▶ Requirement
Retype, word for word, every line starting at the line with "Limpiador para orejas" and ending with the final line of the entries; skip the pictures.

▶ Supplied data

.....

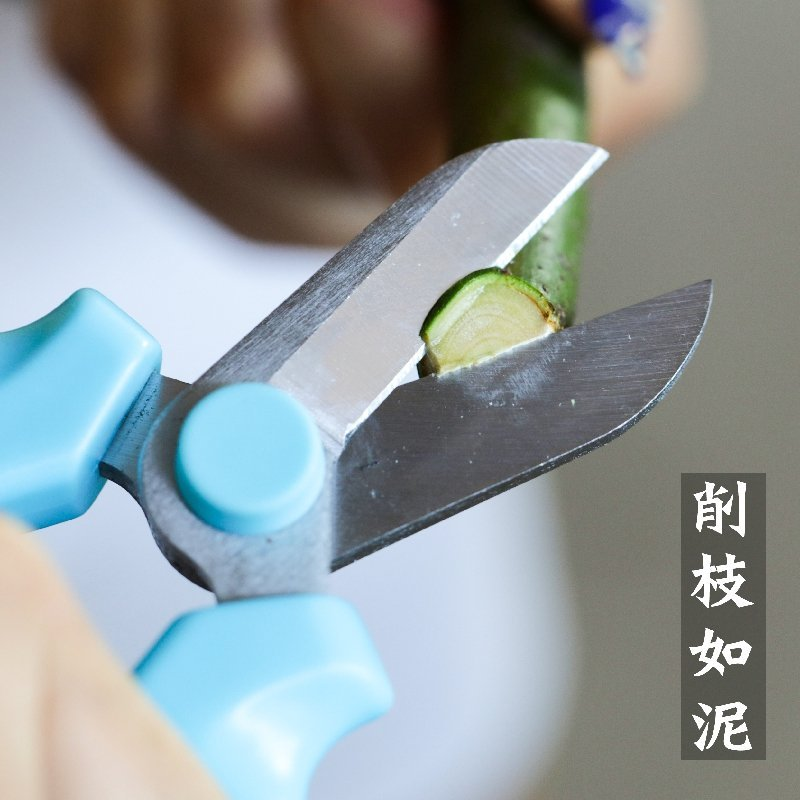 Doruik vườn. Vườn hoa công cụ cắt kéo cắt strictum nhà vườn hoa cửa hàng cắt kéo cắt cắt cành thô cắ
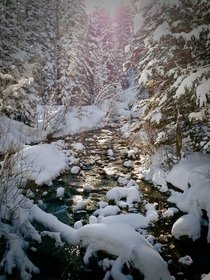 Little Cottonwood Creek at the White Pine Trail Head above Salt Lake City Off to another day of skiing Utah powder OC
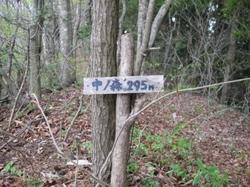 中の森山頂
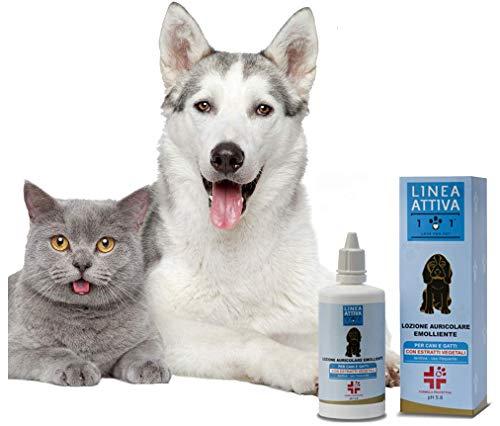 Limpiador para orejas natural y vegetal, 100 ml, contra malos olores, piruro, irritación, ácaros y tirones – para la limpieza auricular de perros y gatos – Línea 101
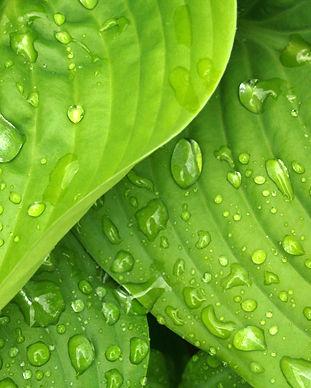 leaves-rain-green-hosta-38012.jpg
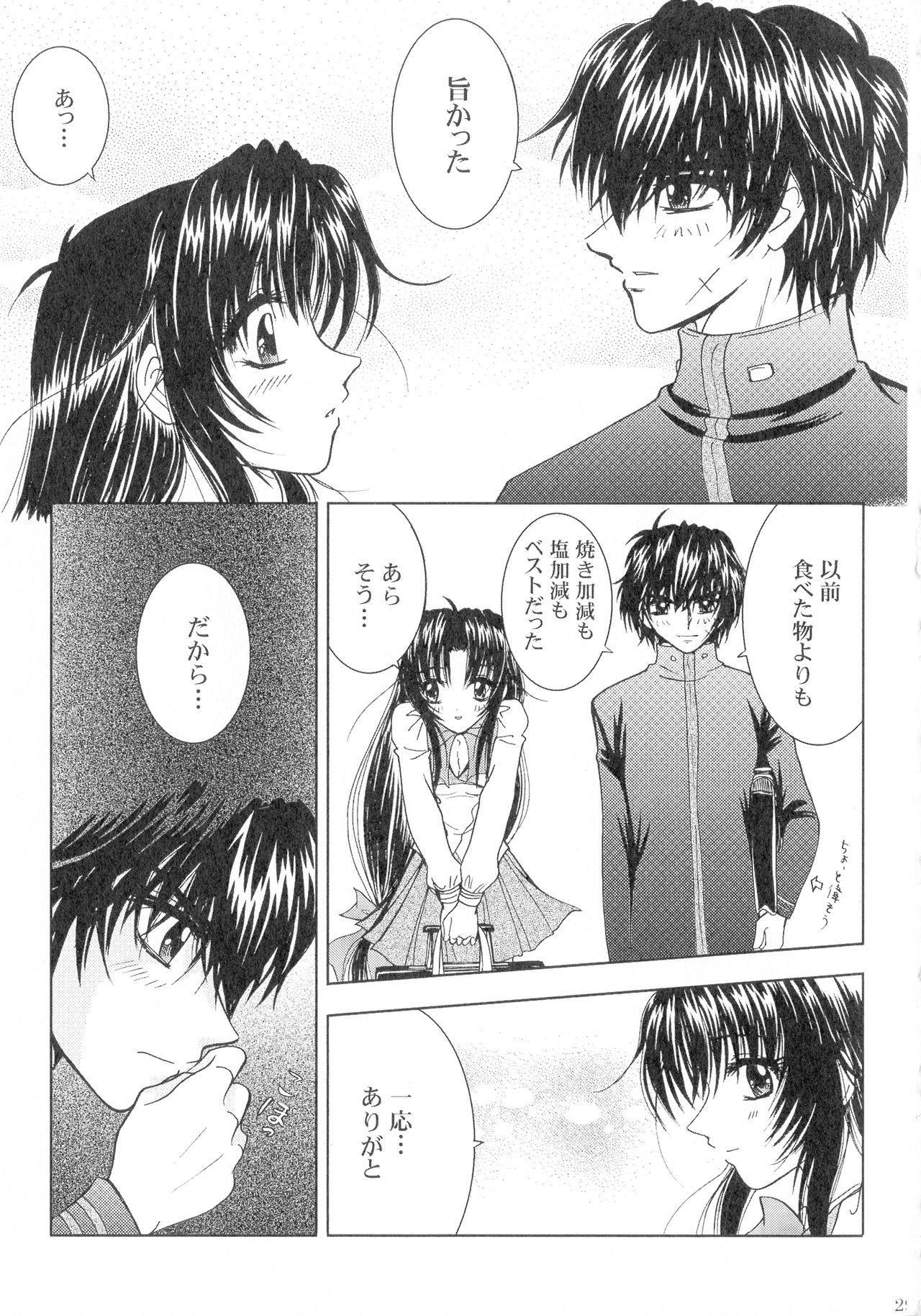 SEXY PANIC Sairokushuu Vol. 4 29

.....

▶ Exercise result
 Limpiador para orejas natural y vegetal, 100 ml, contra malos olores, piruro, irritación, ácaros y tirones – para la limpieza auricular de perros y gatos – Línea 101
 leaves-rain-green-hosta-38012.jpg
 SEXY PANIC Sairokushuu Vol. 4 29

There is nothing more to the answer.